- Theatrical release poster
- Spanish: El fantasma de mi mujer
- Directed by: Maria Ripoll
- Screenplay by: German Aparicio; Araceli Álvarez de Sotomayor; Olga Iglesias; María Ripoll;
- Story by: Germán Aparicio
- Produced by: Gustavo Ferrada; Winnie Baert; Francisco Sánchez Ortiz; Arnauld de Battice;
- Starring: Javier Rey; Loreto Mauleón; María Hervás; Marco Cáceres; Macarena Gómez;
- Cinematography: Joan Bordera
- Edited by: Nacho Ruiz Capillas
- Music by: Zacarías Martínez de la Riva
- Production companies: Mediacrest Entertainment; Ciudadano CISKUL; AT Production;
- Distributed by: A Contracorriente Films
- Release date: 20 February 2026 (Spain);
- Countries: Spain; Belgium;
- Language: Spanish

= My Wife Is a Ghost =

My Wife Is a Ghost (El fantasma de mi mujer) is a 2026 comedy film directed by Maria Ripoll starring Javier Rey, Loreto Mauleón, and María Hervás. It is a Spanish-Belgian co-production.

== Plot ==
Julia, the mistress of Fernando, apparently kills Fernando's wife María in an accident, asking for his help to get rid of the body. After telling the police that his wife had left him, Fernando however does not stop hearing and seeing María.

== Production ==
The screenplay was written by Germán Aparicio, Araceli Álvarez de Sotomayor, Olga Iglesias, and María Ripoll based on an original story by Germán Aparicio. The Spanish-Belgian film was produced by Mediacrest Aries, AIE – Mediacrest Entertainment, Ciudadano CISKUL and AT Production, and it had the participation of RTVE, Movistar Plus+, Netflix, and 3Cat.

== Release ==
Distributed by A Contracorriente Films, the film was released theatrically in Spain on 20 February 2026.

== Reception ==
Javier Ocaña of Cinemanía rated the film 2½ of out 5 stars, lamenting that in the end the film, modelled after American screwball comedies from the 1930s and 1940s, "just feels like another lacklustre Spanish commercial comedy".

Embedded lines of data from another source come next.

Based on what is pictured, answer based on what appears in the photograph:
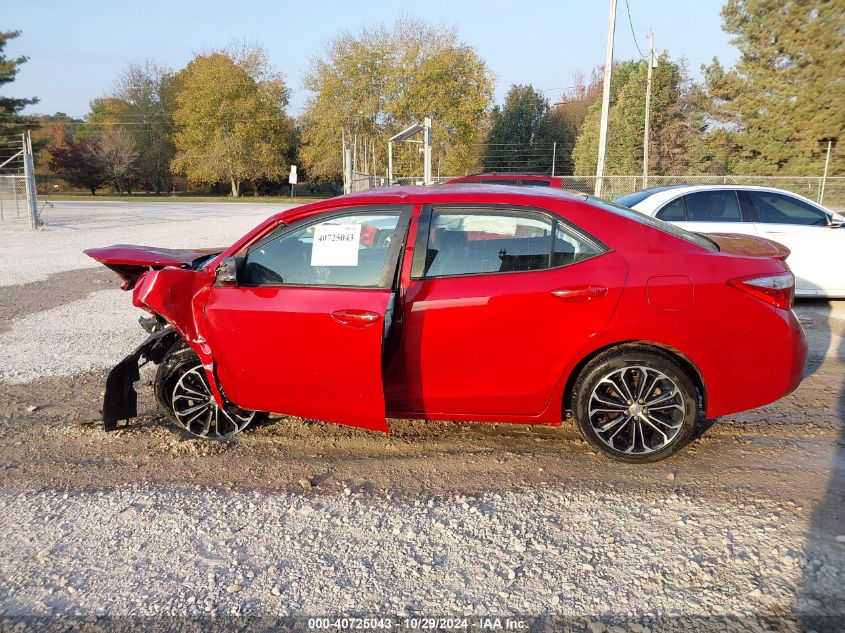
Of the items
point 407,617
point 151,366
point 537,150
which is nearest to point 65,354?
point 151,366

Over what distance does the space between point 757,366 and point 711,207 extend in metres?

Elsa Fernández-Santos of El País assessed that the madcap comedy struggles to find its tone, singling out "the notion of unintended revenge" and the awakening of Mauleón's character as the best elements about the film.

Pablo Vázquez of Fotogramas rated the film 3 out of 5 stars, pointing out that My Wife Is a Ghost is elegantly brought to screen by Ripoll but also lamenting that at some point that the film, "which never fails to entertain, loses its ability to subvert and unsettle".